My love letter to pasta -
I am so very thankful for your quick cooking time and your ability to please. How kind of you to come in all shapes and sizes, too! You have a remarkable ability to play well with other ingredients. I'm so proud of you! I also love that you represent various cuisines around the world. You are so politically correct! Pasta, you are so comforting. Maybe you could bring about world peace? If anyone can do it, you can.
Seriously though, I know we all love pasta... and for so many reasons, right? I mean you simply can't go wrong. Pasta is a cook's, and a diner's, best friend. It's quick and easy, it pairs well with just about anything, and it is certainly fun to eat.
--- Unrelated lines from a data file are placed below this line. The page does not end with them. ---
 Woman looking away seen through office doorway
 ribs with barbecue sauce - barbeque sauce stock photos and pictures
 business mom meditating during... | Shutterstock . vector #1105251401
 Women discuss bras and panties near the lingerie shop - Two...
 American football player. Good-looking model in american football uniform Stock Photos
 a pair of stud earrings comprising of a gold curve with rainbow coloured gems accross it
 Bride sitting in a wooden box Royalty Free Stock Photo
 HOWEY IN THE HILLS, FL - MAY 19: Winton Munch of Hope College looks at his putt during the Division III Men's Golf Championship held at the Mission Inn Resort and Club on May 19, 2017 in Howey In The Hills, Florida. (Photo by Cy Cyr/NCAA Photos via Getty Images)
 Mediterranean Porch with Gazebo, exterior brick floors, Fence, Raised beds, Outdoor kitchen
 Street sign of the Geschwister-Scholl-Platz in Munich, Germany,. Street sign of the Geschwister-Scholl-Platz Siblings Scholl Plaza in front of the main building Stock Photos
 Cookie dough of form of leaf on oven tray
This week I made a delicious and extremely quick pasta dish that is sure to be a repeat in my kitchen! Giada's Ravioli with Balsamic Brown Butter comes together in the time it takes to boil a pot of water and cook some store-bought ravioli! While the water is coming a boil you roast a handful of walnuts in a 350F oven and start some butter melting on the stove top. When the walnuts are all toasty, and the butter has stopped foaming and turned a lovely golden brown, spoon in some balsamic vinegar. By this time your water should be at a boil so you can toss in your ravioli, get out your Parmesan cheese, and be ready to enjoy! Twenty minutes, tops!
This is an delicious weekday meal! I love the nuttiness of the brown butter with the crunch of the toasted walnuts. It goes perfectly with the nutty flavor of Parmesan cheese. Simple, quick, and totally delightful! We loved it!
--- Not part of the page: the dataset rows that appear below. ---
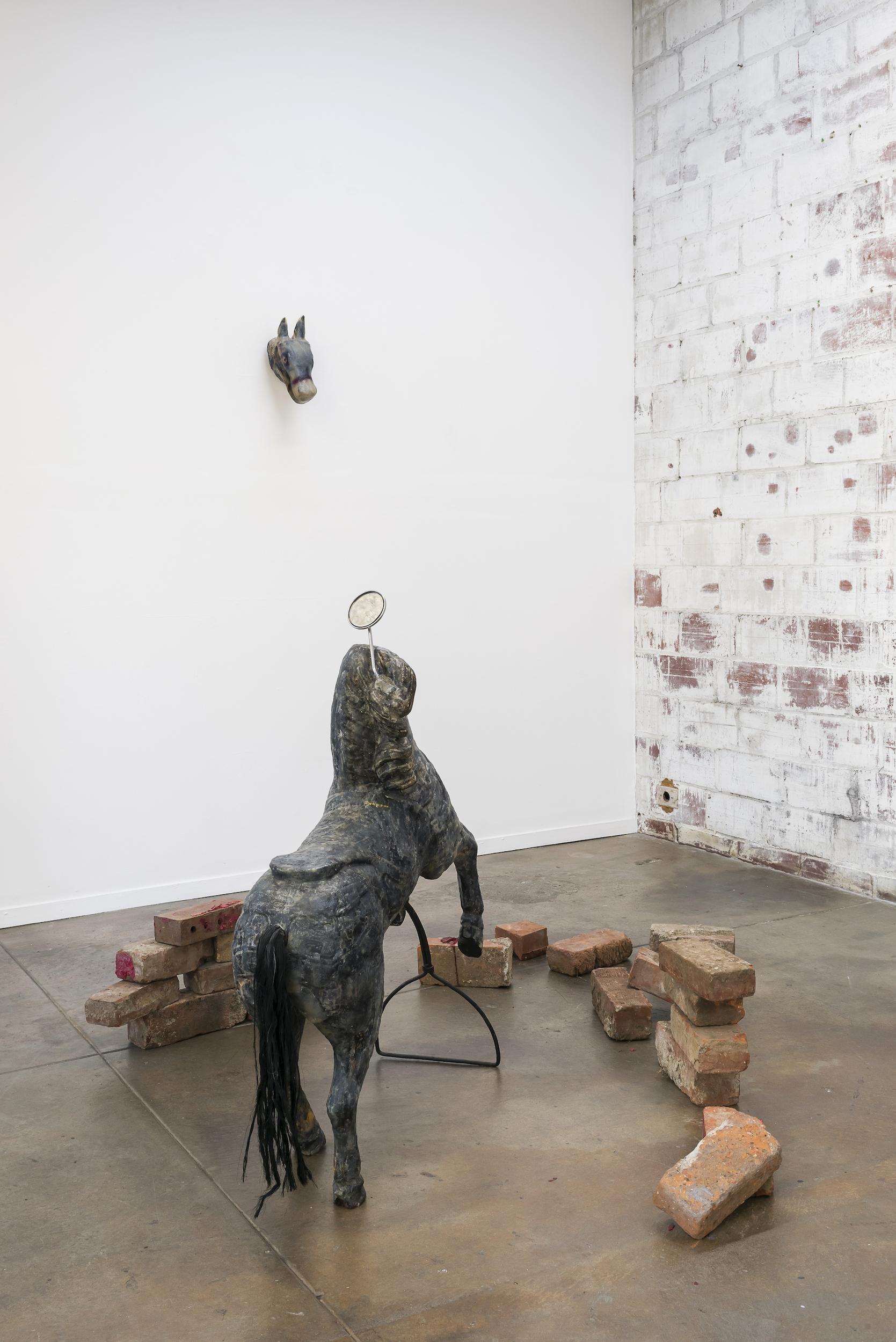Bri Williams,  Medusa , 2018. Carousel horse, soap, bike mirror, red wax, bricks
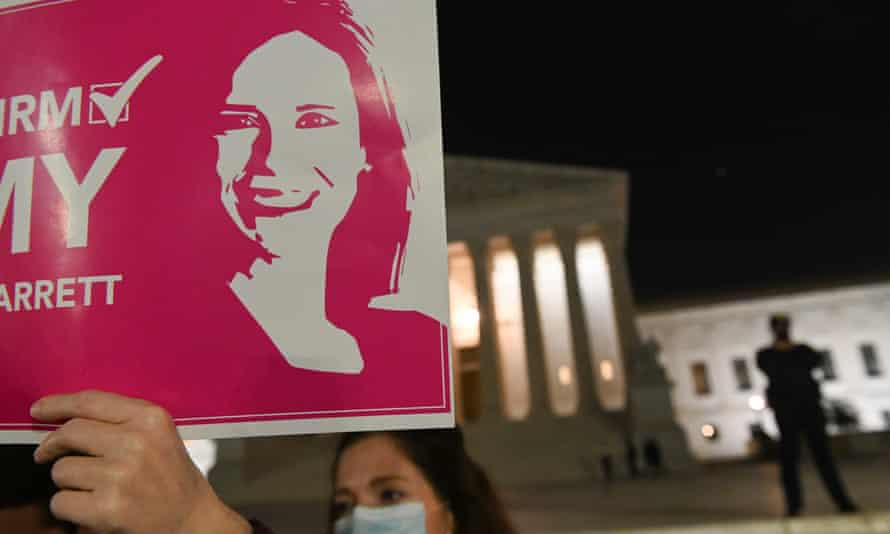 An Amy Coney Barrett supporter holds aloft a poster outside the supreme court in October. The Christian right could be further emboldened after her controversial appointment.
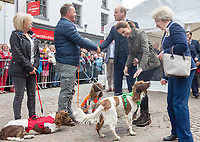 Prince William Duke of Cambridge and Kate Duchess of Cambridge Katherine Catherine Middleton meet Kerry Irving and wife Angela with their three dogs Max, Paddy, and Harry during a visit to the market town of Keswick in Cumbria where they join a celebration to recognise the contribution of individuals and local organisations in supporting communities and families across Cumbria. They meet volunteers including those from the local mountain rescue service, community first responders, young people trained as mental health first aiders and other organisations that have benefitted from grants from the Cumbria Community Foundation. Photo Credit: ALPR/AdMedia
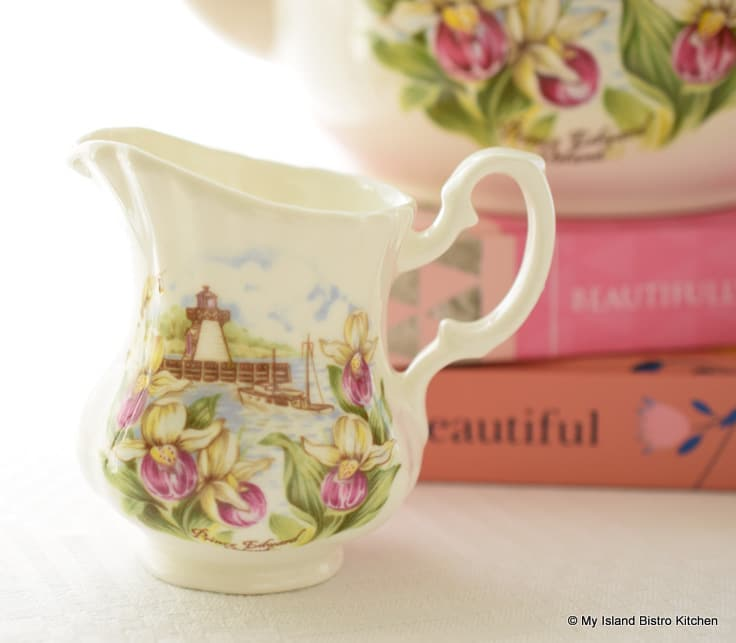 Creamer with flowers, lighthouse, and fishing boat
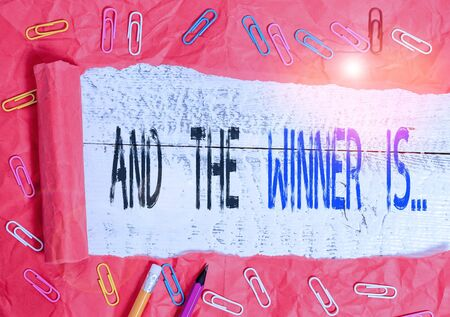 Handwriting text writing And The Winner Is. Conceptual photo announcing a demonstrating or thing that wins something Stationary and torn cardboard placed above a wooden classic table backdrop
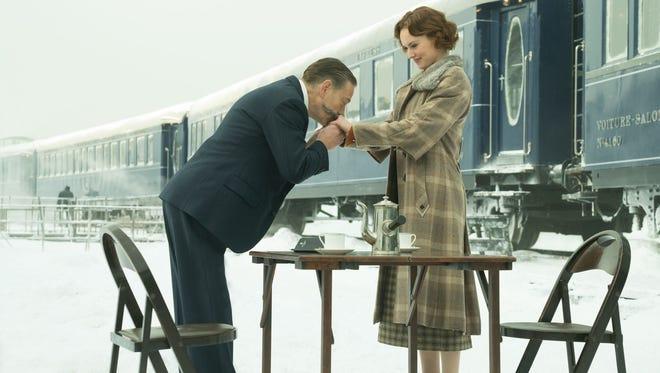 "Hercule Poirot (Kenneth Branagh) and Miss Mary Debenham (Daisy Ridley) share a moment in Twentieth Century Fox's ""Murder on the Orient Express."""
Ravioli with Balsamic Brown Butter
Adapted from Food Network
by Giada DeLaurentiis
18 to 20 ounces store-bought ravioli
6 tablespoons butter
2 tablespoons balsamic vinegar
salt and pepper, to taste
1/3 cup toasted, chopped walnuts
Parmesan cheese, to taste
Bring a large pot of salted water to a boil over high heat. Add the ravioli and cook 4 to 5 minutes, until tender but still firm to the bite, stirring occasionally. Drain ravioli onto a large serving platter.
Meanwhile, in a medium saucepan cook the butter over medium heat, stirring occasionally. When the foam subsides, and the butter begins to turn a golden brown, about 3 minutes, turn off the heat. Let cool for about 1 minute. Stir in the balsamic vinegar, salt and pepper.
Transfer the ravioli to the saucepan with the butter. Sprinkle with walnuts and Parmesan over the top and serve immediately.
Over at I Heart Cooking Clubs we're celebrating all things pasta. I had a great time looking through old blogs posts this morning and choosing some of my favorites. Most of these are from way back, around six years ago.
The pasta dish that I've made over and over again, more so than any other, is Jamie Oliver's Farfalle with a Creamy Smoked Bacon and Pea Sauce. It was about six years ago when I first made this dish and I bet I've made it at least 20 to 30 times since then. It is quick meal that always pleases the entire family and better still, I almost always have the ingredients on hand to make it. I highly recommend this one!
One of my personal favorites is Giada's Orechiette with Sausage, Beans, and Mascarpone. This pasta dish is hearty and extremely flavorful, but it also contains three of my very favorite things: pasta, beans, and cheese. It's delicious!
Another family favorite is Giada's Orechiette with Mini Chicken Meatballs. This pasta recipe is light and fresh with fun little mini-sized meatballs and creamy balls of fresh mozzarella. It's kid-friendly, fun to eat, and on the lighter side. The only problem is that it's hard to stop eating!
Giada's Pastina with Peas and Carrots is a great alternative to macaroni and cheese and is definitely a hit with kids! Mascarpone cheese provides creaminess and the peas and carrots provide a nice splash of color in a dish that can be served as a main course or on the side. Perfect for spring!
How about you? What are some of your favorite pasta dishes?